Migration data validation patterns: row count comparison, checksums, sampling validation, FK integrity, and business rule validation query design guide. Use this skill for requests involving 'data validation', 'migration validation', 'checksum', 'row count comparison', 'integrity validation', 'regression testing', 'Go/No-Go checklist', etc. Enhances validation-engineer's validation design capabilities.

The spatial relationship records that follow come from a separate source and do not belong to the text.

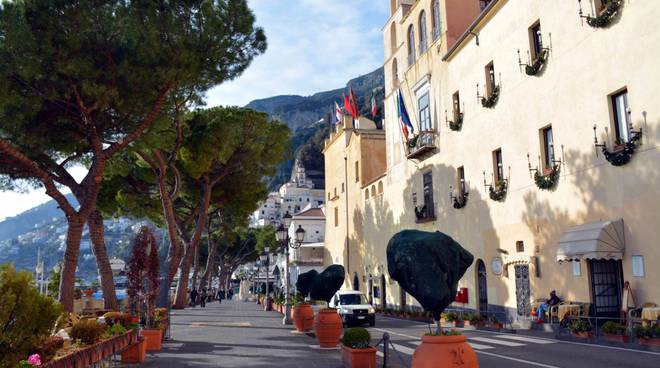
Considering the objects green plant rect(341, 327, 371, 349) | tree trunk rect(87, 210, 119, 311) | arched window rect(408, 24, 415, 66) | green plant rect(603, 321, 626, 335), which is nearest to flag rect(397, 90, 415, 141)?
arched window rect(408, 24, 415, 66)

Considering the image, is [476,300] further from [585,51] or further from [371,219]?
[371,219]

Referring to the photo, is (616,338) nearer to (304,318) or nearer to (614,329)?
(614,329)

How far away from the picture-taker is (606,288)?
17.0 metres

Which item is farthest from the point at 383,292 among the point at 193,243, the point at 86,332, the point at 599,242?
the point at 86,332

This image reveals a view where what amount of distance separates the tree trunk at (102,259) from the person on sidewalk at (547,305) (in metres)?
15.9

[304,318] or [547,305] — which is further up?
[547,305]

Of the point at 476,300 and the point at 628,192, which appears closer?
the point at 628,192

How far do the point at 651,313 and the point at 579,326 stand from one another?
7.22 ft

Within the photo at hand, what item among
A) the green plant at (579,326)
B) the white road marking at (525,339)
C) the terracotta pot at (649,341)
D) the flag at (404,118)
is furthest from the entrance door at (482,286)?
the terracotta pot at (649,341)

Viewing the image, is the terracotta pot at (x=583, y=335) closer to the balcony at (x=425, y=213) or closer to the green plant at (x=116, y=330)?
the green plant at (x=116, y=330)

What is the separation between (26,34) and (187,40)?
4.80 m

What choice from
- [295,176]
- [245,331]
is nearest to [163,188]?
[245,331]

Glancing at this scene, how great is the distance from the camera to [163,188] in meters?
25.7

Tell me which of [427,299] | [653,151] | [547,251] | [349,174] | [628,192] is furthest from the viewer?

Note: schema mapping and rollback planning are outside the scope of this skill.
A systematic collection of patterns and queries for verifying data integrity before and after migration.
Level 5: Business Rule Validation <- Domain-specific rules
Level 4: Cross-Reference Validation <- Inter-table relationships
Level 3: Data Value Validation <- Transformation accuracy
Level 2: Schema Validation <- Structural match
Level 1: Count Validation <- Row/column count match
-- Source
SELECT 'orders' AS table_name, COUNT(*) AS row_count FROM source.orders
UNION ALL
SELECT 'customers', COUNT(*) FROM source.customers
UNION ALL
SELECT 'products', COUNT(*) FROM source.products;
-- Target (same query)
SELECT 'orders' AS table_name, COUNT(*) AS row_count FROM target.orders
UNION ALL ...;
-- Difference comparison
SELECT s.table_name,
s.row_count AS source_count,
t.row_count AS target_count,
s.row_count - t.row_count AS diff,
CASE WHEN s.row_count = t.row_count THEN 'PASS' ELSE 'FAIL' END AS status
FROM source_counts s JOIN target_counts t ON s.table_name = t.table_name;
-- Column count comparison
SELECT s.table_name,
s.col_count AS source_cols,
t.col_count AS target_cols,
CASE WHEN s.col_count = t.col_count THEN 'PASS' ELSE 'CHECK' END
FROM (SELECT table_name, COUNT(*) col_count
FROM source_information_schema.columns GROUP BY table_name) s
JOIN (SELECT table_name, COUNT(*) col_count
FROM target_information_schema.columns GROUP BY table_name) t
ON s.table_name = t.table_name;
-- NULL constraint comparison
-- PK/FK constraint comparison
-- Index comparison
-- Row-level checksum (PostgreSQL)
SELECT id, md5(ROW(order_id, customer_id, total_amount, created_at)::text) AS row_hash
FROM orders;
-- Full table checksum
SELECT md5(string_agg(row_hash, '' ORDER BY id)) AS table_hash
FROM (
SELECT id, md5(ROW(*)::text) AS row_hash FROM orders
) t;
-- MySQL checksum
CHECKSUM TABLE orders;
def sample_validation(source_conn, target_conn, table, pk_col, sample_size=1000):
"""Compare N randomly sampled rows one-by-one"""
# 1. Random PK extraction
pks = source_conn.execute(
f"SELECT {pk_col} FROM {table} ORDER BY RANDOM() LIMIT {sample_size}"
).fetchall()
mismatches = []
for pk in pks:
source_row = source_conn.execute(
f"SELECT * FROM {table} WHERE {pk_col} = %s", (pk,)
).fetchone()
target_row = target_conn.execute(
f"SELECT * FROM {table} WHERE {pk_col} = %s", (pk,)
).fetchone()
if not rows_equal(source_row, target_row):
mismatches.append({
'pk': pk, 'source': source_row, 'target': target_row,
'diff_columns': find_diff_columns(source_row, target_row)
})
return {
'table': table,
'sample_size': sample_size,
'mismatches': len(mismatches),
'match_rate': (sample_size - len(mismatches)) / sample_size,
'details': mismatches[:10] # Top 10 only
}
-- Numeric column aggregate comparison
SELECT
COUNT(*) AS cnt,
SUM(total_amount) AS sum_amount,
AVG(total_amount) AS avg_amount,
MIN(total_amount) AS min_amount,
MAX(total_amount) AS max_amount,
COUNT(DISTINCT customer_id) AS unique_customers
FROM orders
WHERE created_at BETWEEN '2024-01-01' AND '2024-12-31';
-- FK integrity: Does orders.customer_id exist in customers.id?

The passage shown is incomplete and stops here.